Region annotation records
====================

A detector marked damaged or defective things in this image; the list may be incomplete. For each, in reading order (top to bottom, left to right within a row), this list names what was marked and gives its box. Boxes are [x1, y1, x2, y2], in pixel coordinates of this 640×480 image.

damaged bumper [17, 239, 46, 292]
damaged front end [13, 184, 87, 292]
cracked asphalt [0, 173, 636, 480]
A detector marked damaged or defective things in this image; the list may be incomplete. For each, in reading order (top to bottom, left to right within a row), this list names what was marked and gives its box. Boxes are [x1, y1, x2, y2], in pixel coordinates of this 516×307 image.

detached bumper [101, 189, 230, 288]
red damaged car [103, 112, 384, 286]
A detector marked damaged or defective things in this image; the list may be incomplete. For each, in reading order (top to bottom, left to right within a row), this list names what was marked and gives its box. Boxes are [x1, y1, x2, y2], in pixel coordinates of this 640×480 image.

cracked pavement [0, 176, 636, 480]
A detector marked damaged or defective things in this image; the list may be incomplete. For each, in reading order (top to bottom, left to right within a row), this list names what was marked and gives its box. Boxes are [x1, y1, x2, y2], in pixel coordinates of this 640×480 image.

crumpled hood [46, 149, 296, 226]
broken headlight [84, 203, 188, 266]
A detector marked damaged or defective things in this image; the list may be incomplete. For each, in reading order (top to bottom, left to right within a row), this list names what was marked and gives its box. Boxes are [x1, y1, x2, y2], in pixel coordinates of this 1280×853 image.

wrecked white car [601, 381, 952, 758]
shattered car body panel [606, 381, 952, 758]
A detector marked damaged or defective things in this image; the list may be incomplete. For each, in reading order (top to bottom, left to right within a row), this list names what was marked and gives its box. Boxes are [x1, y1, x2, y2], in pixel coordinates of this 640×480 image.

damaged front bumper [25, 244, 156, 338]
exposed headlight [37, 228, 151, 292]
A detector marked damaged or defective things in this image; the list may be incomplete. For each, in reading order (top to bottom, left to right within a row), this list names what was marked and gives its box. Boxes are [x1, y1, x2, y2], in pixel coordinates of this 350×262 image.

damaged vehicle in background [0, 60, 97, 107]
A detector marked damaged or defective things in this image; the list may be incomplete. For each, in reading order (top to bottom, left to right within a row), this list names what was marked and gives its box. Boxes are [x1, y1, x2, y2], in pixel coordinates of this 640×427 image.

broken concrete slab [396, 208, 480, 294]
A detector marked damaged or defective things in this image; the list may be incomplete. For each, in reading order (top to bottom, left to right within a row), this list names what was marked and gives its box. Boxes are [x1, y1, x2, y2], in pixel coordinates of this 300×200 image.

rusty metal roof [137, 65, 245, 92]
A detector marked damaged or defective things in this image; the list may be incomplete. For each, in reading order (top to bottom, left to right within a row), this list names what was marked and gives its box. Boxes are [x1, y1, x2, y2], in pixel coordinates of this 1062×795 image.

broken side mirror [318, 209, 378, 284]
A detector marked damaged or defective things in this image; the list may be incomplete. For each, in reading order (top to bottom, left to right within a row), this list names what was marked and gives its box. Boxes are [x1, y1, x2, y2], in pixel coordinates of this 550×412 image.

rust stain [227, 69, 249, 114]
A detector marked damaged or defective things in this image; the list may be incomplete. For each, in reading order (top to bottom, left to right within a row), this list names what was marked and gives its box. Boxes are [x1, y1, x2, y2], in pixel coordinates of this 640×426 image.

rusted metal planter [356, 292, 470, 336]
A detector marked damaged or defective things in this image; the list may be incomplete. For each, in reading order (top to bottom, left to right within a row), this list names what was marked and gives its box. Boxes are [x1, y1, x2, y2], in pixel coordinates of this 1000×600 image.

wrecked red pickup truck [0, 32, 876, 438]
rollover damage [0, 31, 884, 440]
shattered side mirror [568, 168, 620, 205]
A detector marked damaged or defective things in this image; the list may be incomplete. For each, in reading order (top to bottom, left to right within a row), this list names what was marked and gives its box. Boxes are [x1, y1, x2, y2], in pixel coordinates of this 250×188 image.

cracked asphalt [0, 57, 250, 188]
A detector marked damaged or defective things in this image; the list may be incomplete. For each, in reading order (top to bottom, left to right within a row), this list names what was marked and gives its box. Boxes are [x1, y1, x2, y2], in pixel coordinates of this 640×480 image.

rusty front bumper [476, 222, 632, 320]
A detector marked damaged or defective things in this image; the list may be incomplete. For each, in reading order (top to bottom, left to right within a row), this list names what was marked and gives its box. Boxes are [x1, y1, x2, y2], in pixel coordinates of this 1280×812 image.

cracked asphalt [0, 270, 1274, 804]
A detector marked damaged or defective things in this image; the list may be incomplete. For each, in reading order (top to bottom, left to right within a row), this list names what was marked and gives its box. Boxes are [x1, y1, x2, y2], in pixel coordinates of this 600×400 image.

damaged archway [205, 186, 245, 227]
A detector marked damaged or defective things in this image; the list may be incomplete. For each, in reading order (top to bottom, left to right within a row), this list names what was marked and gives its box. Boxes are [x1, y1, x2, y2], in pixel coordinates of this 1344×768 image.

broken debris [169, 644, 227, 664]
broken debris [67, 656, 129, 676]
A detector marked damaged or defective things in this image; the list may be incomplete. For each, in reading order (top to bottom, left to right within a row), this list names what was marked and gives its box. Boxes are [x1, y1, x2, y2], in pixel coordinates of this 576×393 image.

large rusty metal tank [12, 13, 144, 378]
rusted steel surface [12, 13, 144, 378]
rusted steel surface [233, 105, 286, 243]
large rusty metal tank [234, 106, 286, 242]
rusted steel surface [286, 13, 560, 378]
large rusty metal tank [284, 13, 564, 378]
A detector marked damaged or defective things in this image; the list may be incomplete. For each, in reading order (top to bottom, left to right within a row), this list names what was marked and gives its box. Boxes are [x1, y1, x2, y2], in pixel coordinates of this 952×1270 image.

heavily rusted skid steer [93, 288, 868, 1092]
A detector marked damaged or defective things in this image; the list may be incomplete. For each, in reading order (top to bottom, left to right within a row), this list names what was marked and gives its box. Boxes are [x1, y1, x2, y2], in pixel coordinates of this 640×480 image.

====================

Repeat everything from the start of the records down to the line containing "exposed headlight [37, 228, 151, 292]", including that line.

A detector marked damaged or defective things in this image; the list may be incomplete. For each, in reading order (top to bottom, left to right within a row), this list names what was marked and gives its box. Boxes are [x1, y1, x2, y2], in pixel coordinates of this 640×480 image.

damaged bumper [17, 239, 46, 292]
damaged front end [13, 184, 87, 292]
cracked asphalt [0, 173, 636, 480]
A detector marked damaged or defective things in this image; the list may be incomplete. For each, in reading order (top to bottom, left to right within a row), this list names what was marked and gives its box. Boxes are [x1, y1, x2, y2], in pixel coordinates of this 516×307 image.

detached bumper [101, 189, 230, 288]
red damaged car [103, 112, 384, 286]
A detector marked damaged or defective things in this image; the list may be incomplete. For each, in reading order (top to bottom, left to right within a row), this list names what was marked and gives its box. Boxes are [x1, y1, x2, y2], in pixel coordinates of this 640×480 image.

cracked pavement [0, 176, 636, 480]
A detector marked damaged or defective things in this image; the list may be incomplete. For each, in reading order (top to bottom, left to right within a row), this list names what was marked and gives its box. Boxes are [x1, y1, x2, y2], in pixel coordinates of this 640×480 image.

crumpled hood [46, 149, 296, 226]
broken headlight [84, 203, 188, 266]
A detector marked damaged or defective things in this image; the list may be incomplete. For each, in reading order (top to bottom, left to right within a row), this list names what was marked and gives its box. Boxes are [x1, y1, x2, y2], in pixel coordinates of this 1280×853 image.

wrecked white car [601, 381, 952, 758]
shattered car body panel [606, 381, 952, 758]
A detector marked damaged or defective things in this image; the list may be incomplete. For each, in reading order (top to bottom, left to right within a row), this list names what was marked and gives its box. Boxes are [x1, y1, x2, y2], in pixel coordinates of this 640×480 image.

damaged front bumper [25, 244, 156, 338]
exposed headlight [37, 228, 151, 292]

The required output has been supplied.